[The task]:
Copy the whole listing below line for line, keeping every word, number, and symbol unchanged.

[Data extract]:
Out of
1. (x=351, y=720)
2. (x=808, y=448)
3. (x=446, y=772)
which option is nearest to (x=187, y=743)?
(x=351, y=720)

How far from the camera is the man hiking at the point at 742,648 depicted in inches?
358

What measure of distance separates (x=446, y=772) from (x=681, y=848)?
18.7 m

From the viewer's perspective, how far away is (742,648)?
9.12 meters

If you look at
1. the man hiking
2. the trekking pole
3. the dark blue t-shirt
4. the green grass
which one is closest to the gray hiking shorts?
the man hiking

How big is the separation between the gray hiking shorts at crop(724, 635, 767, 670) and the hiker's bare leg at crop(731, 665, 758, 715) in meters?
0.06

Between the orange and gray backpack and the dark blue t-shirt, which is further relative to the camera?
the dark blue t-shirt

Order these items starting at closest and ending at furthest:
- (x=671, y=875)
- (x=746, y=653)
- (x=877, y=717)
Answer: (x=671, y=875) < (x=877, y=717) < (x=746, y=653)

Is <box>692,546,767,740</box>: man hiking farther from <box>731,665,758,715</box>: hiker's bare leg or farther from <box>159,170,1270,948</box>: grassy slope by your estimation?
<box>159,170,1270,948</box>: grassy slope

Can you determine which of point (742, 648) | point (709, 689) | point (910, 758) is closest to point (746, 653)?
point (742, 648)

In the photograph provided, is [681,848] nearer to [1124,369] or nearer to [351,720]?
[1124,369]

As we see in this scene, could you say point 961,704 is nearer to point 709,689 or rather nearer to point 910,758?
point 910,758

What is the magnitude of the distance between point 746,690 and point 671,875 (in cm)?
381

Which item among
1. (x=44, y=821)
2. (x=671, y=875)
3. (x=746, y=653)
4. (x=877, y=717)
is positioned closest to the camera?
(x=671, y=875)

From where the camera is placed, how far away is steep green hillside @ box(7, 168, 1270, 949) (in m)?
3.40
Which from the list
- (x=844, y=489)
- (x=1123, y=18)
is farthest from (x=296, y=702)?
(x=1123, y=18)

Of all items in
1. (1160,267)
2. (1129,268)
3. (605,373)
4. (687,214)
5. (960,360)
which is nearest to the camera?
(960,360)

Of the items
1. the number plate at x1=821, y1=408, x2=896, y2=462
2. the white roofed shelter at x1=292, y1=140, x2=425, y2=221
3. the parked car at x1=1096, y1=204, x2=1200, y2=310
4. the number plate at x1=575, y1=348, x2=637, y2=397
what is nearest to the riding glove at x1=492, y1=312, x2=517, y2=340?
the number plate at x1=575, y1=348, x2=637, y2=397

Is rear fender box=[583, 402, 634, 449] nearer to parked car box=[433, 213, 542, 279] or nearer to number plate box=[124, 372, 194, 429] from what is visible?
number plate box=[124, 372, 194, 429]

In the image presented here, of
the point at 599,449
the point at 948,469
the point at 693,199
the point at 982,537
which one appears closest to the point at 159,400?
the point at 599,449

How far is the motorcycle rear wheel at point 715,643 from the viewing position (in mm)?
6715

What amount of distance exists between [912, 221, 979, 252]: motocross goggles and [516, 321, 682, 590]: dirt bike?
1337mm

[The result]:
Out of
1. (x=351, y=720)
2. (x=808, y=448)
3. (x=446, y=772)
which option is nearest to (x=187, y=743)?
(x=351, y=720)

How far from the camera is the man hiking at the point at 742,648 depicted in inches?
358

What measure of distance separates (x=446, y=772) from (x=681, y=848)?
18.7 m

From the viewer's perspective, how far away is (742,648)?
9.12 meters

If you look at
1. the man hiking
2. the trekking pole
3. the dark blue t-shirt
4. the green grass
which one is closest to the gray hiking shorts?
the man hiking

How big is the separation between the gray hiking shorts at crop(724, 635, 767, 670) and the hiker's bare leg at crop(731, 665, 758, 715) in meters?
0.06

Between the orange and gray backpack and the dark blue t-shirt, which is further relative to the camera?
the dark blue t-shirt

Order these items starting at closest and ending at furthest:
- (x=671, y=875)
- (x=746, y=653)
- (x=877, y=717)
Answer: (x=671, y=875) < (x=877, y=717) < (x=746, y=653)

Is <box>692,546,767,740</box>: man hiking farther from <box>731,665,758,715</box>: hiker's bare leg or farther from <box>159,170,1270,948</box>: grassy slope by your estimation?
<box>159,170,1270,948</box>: grassy slope

Can you determine which of point (742, 648) | point (709, 689) | point (910, 758) is closest to point (746, 653)?
point (742, 648)

In the photograph provided, is [681,848] nearer to [1124,369] or nearer to [351,720]?
[1124,369]

As we see in this scene, could you say point 961,704 is nearer to point 709,689 or rather nearer to point 910,758?
point 910,758

What is the magnitude of the distance between point 746,690 and point 671,875 (in cm)?
381

Which item among
1. (x=44, y=821)
2. (x=671, y=875)
3. (x=746, y=653)
4. (x=877, y=717)
is positioned closest to the camera?
(x=671, y=875)

From where the camera is placed, how far away is steep green hillside @ box(7, 168, 1270, 949) (in m)?
3.40
Which from the list
- (x=844, y=489)
- (x=1123, y=18)
is farthest from (x=296, y=702)?
(x=1123, y=18)

Of all items in
1. (1160,267)
2. (1129,268)
3. (605,373)
4. (687,214)
5. (960,360)
which is nearest to the camera?
(960,360)

Of the items
1. the number plate at x1=821, y1=408, x2=896, y2=462
2. the white roofed shelter at x1=292, y1=140, x2=425, y2=221
3. the parked car at x1=1096, y1=204, x2=1200, y2=310
4. the number plate at x1=575, y1=348, x2=637, y2=397
what is nearest to the riding glove at x1=492, y1=312, x2=517, y2=340?
the number plate at x1=575, y1=348, x2=637, y2=397

Is rear fender box=[583, 402, 634, 449] nearer to parked car box=[433, 213, 542, 279] or nearer to number plate box=[124, 372, 194, 429] from what is visible?
number plate box=[124, 372, 194, 429]

In the image presented here, of
the point at 599,449
the point at 948,469
the point at 693,199
the point at 982,537
which one appears closest to the point at 159,400?
the point at 599,449

How far is the motorcycle rear wheel at point 715,643 from the viewing position (in mm)?
6715

What amount of distance exists between [912, 221, 979, 252]: motocross goggles and [516, 321, 682, 590]: dirt bike?
1337mm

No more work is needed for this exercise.